DataFrame

DataFrame is the core data structure in GreenplumPython.

Conceptually, a DataFrame is a two-dimensional structure containing data.

In the data science world, a DataFrame in GreenplumPython, referred to as gp.DataFrame, is similar to a DataFrame in pandas, except that:

  • Data in a gp.DataFrame is lazily evaluated rather than eagerly. That is, they are computed only when they are observed. This can improve efficiency in many cases.

  • Data in a gp.DataFrame is located and manipulated on a remote database system rather than locally. As a consequence,

    • Retrieving them from the database system can be expensive. Therefore, once the data of a gp.DataFrame is fetched from the database system, it will be cached locally for later use.

    • They might be modified concurrently by other users of the database system. You might need to use refresh() to sync the updates if the data becomes stale.

In the database world, a gp.DataFrame is similar to a materialized view in a database system in that:

  • They both result from a possibly complex query.

  • They both hold data, as opposed to views.

  • The data can become stale due to concurrent modification. And the refresh() method is similar to the REFRESH MATERIALIZED VIEW command in PostgreSQL for syncing updates.

class dataframe.DataFrame

Bases: object

Representation of GreenplumPython DataFrame object.

property is_saved: bool

Check whether the current dataframe is saved in database.

__getitem__(_) DataFrame
__getitem__(column_names: List[str]) DataFrame
__getitem__(predicate: Callable[[DataFrame], Expr]) DataFrame
__getitem__(column_name: str) Expr
__getitem__(rows: slice) DataFrame

Select parts of the DataFrame.

*STATED PROBLEM 1*. Which lines of the listing below contain the string "dirt"? Pick out each one and copy it, treating uppercase and lowercase as different.

*DATA SECTION*.
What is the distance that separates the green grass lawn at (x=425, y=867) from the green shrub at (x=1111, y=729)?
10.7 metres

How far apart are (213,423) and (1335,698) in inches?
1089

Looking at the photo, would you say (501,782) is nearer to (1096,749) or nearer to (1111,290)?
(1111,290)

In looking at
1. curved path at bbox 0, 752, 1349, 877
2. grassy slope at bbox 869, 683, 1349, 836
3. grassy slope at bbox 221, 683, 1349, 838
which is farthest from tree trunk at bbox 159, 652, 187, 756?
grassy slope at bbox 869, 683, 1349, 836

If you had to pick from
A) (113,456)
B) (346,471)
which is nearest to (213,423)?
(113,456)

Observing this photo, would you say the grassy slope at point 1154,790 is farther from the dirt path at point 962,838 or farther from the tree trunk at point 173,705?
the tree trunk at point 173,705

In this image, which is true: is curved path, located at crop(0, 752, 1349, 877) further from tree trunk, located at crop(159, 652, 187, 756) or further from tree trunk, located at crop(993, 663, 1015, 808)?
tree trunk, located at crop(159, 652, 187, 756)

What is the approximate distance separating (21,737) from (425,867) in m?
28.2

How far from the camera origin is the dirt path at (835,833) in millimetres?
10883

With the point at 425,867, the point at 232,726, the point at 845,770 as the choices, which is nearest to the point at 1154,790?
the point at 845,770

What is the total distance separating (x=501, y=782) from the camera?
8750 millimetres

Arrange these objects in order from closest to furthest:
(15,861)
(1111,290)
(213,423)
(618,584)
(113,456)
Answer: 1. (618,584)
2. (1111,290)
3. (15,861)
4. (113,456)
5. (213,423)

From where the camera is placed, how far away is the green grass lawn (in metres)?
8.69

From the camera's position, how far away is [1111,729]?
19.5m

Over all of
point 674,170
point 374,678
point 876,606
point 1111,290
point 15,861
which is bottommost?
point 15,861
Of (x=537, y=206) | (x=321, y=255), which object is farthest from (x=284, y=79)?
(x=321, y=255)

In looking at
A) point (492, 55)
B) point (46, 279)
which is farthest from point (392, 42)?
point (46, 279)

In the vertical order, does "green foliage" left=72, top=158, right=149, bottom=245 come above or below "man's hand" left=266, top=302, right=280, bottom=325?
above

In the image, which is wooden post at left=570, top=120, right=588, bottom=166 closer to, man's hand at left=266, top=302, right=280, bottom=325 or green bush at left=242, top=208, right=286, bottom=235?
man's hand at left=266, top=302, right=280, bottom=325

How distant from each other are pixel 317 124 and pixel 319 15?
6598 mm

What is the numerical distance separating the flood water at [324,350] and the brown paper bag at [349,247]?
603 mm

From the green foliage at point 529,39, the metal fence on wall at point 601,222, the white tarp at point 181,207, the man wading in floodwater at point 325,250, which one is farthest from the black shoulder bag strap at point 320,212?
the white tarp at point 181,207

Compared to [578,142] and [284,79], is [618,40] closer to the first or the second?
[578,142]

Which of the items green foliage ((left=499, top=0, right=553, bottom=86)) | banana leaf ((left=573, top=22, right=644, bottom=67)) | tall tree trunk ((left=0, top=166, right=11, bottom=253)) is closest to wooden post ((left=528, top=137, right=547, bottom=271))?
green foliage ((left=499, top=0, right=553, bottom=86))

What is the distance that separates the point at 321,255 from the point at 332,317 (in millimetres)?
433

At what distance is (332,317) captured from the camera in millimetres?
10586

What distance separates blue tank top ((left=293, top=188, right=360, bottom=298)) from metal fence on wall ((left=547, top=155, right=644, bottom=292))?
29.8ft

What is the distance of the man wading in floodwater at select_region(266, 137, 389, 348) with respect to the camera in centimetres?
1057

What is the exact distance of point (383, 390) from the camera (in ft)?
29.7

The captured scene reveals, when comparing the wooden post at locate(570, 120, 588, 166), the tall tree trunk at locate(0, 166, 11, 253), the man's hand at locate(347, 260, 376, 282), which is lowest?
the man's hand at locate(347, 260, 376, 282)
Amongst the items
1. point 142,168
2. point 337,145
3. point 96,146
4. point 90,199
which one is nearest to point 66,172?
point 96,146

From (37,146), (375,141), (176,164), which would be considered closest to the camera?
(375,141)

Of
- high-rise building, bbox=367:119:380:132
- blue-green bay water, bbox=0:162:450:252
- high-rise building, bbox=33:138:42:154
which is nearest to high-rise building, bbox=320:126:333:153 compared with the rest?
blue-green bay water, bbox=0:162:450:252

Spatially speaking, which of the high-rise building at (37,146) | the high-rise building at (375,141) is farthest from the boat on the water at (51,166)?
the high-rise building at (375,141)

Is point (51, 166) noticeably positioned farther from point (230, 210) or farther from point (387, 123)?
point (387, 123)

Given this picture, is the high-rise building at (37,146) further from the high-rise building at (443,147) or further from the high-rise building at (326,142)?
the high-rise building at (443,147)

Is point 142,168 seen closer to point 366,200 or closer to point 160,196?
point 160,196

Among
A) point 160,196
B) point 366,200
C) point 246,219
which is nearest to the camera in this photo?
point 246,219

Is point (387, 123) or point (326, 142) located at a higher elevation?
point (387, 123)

*STATED PROBLEM 2*. How does this sentence from the DataFrame text translate into Spanish: "Conceptually, a DataFrame is a two-dimensional structure containing data."?

*COMPLETE ANSWER 1*.
Observing this photo, would you say the grassy slope at point 1154,790 is farther from the dirt path at point 962,838 or farther from the tree trunk at point 173,705?
How far from the camera origin is the dirt path at (835,833) in millimetres?

*COMPLETE ANSWER 2*. Conceptualmente, un DataFrame es una estructura bidimensional que contiene datos.